Molecular conformational equilibrium is the most central concept in the chemistry and biochemistry of chain molecules. This equilibrium is occasionally affected by environmental conditions such as temperature, pressure and solvents. Such structural flexibility of molecules plays an important role in chemical and biological phenomena in liquid phase. In particular, the equilibrium in water is of vital importance for biological systems.

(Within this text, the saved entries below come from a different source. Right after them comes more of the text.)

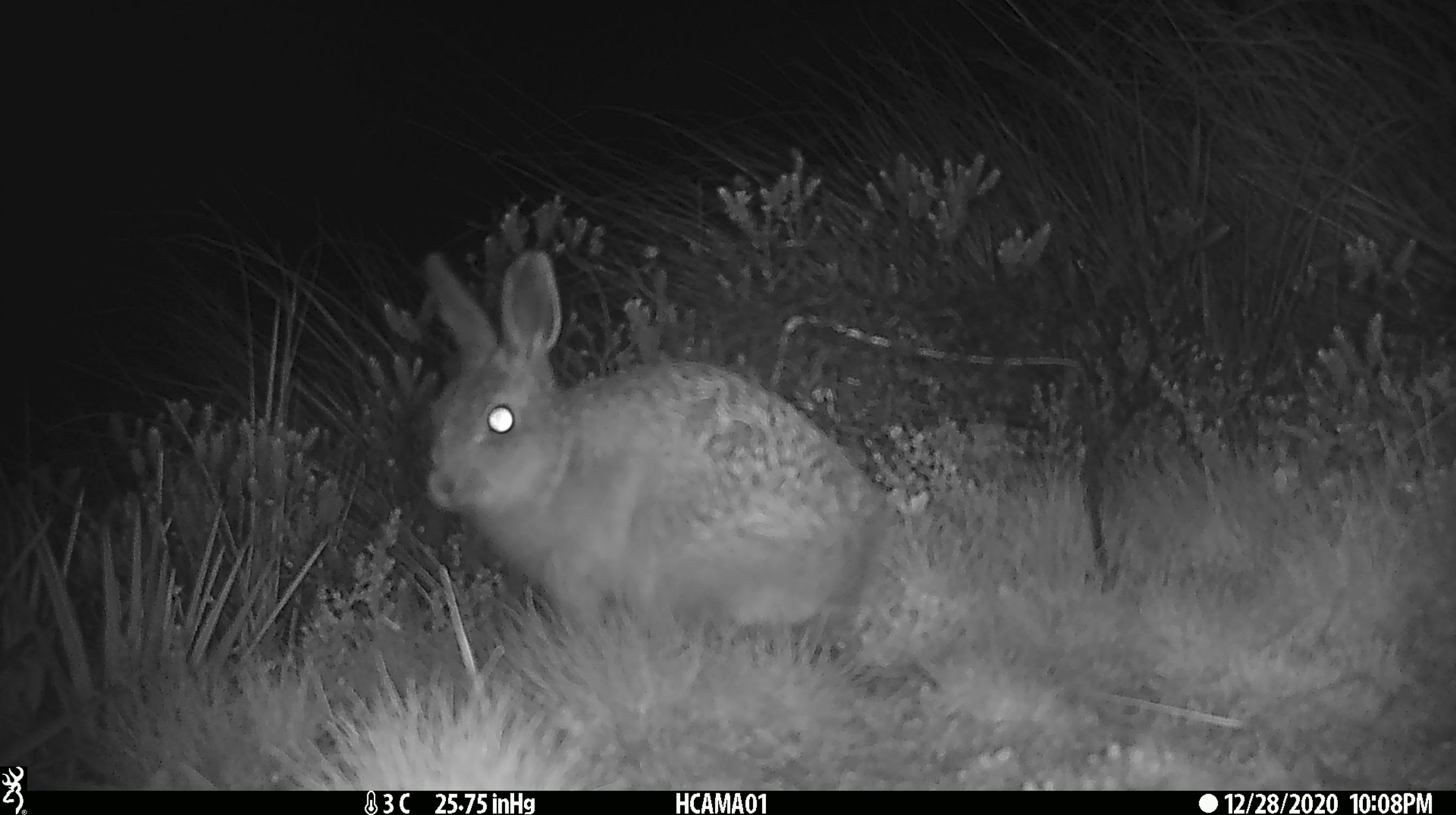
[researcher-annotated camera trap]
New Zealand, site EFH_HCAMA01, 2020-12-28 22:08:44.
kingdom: Animalia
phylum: Chordata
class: Mammalia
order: Lagomorpha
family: Leporidae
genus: Oryctolagus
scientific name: Oryctolagus cuniculus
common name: european rabbit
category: rabbit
Rabbit (european rabbit) (Oryctolagus cuniculus).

The pressure effect on the equilibrium in liquids can give information of volume differences between trans/gauche of rotational isomers or native/unfolded states of proteins. The volume properties are important to understand the intermolecular interaction between the solute and solvent molecules and the molecular mechanism. It is accepted that the volume changes for trans/gauche equilibrium of rotational isomers in non-polar solvents are less than -5 cm3/mol and for native /unfolded states of proteins in aqueous media less than -100 cm3/mol.

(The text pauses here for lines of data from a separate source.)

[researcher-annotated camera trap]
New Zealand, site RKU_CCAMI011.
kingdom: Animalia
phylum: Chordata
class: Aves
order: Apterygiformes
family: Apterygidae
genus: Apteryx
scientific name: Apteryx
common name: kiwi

Recent development of high pressure Fourier transform infrared spectroscopy combined with resolution enhancement techniques and Raman spectroscopy is able to detect the signal of each rotational isomer in dilute aqueous solution and the secondary structure of the pressure induced structure changes of proteins in water. In this study, the effect of pressure on the conformational equilibrium between rotational isomers of halo-acetone and proteins in aqueous media has been studied by the Fourier transform infrared and Raman spectroscopes. On the base of both observed volume changes of simple chain molecules and proteins, the molecular mechanism on the pressure induced conformational changes will be discussed.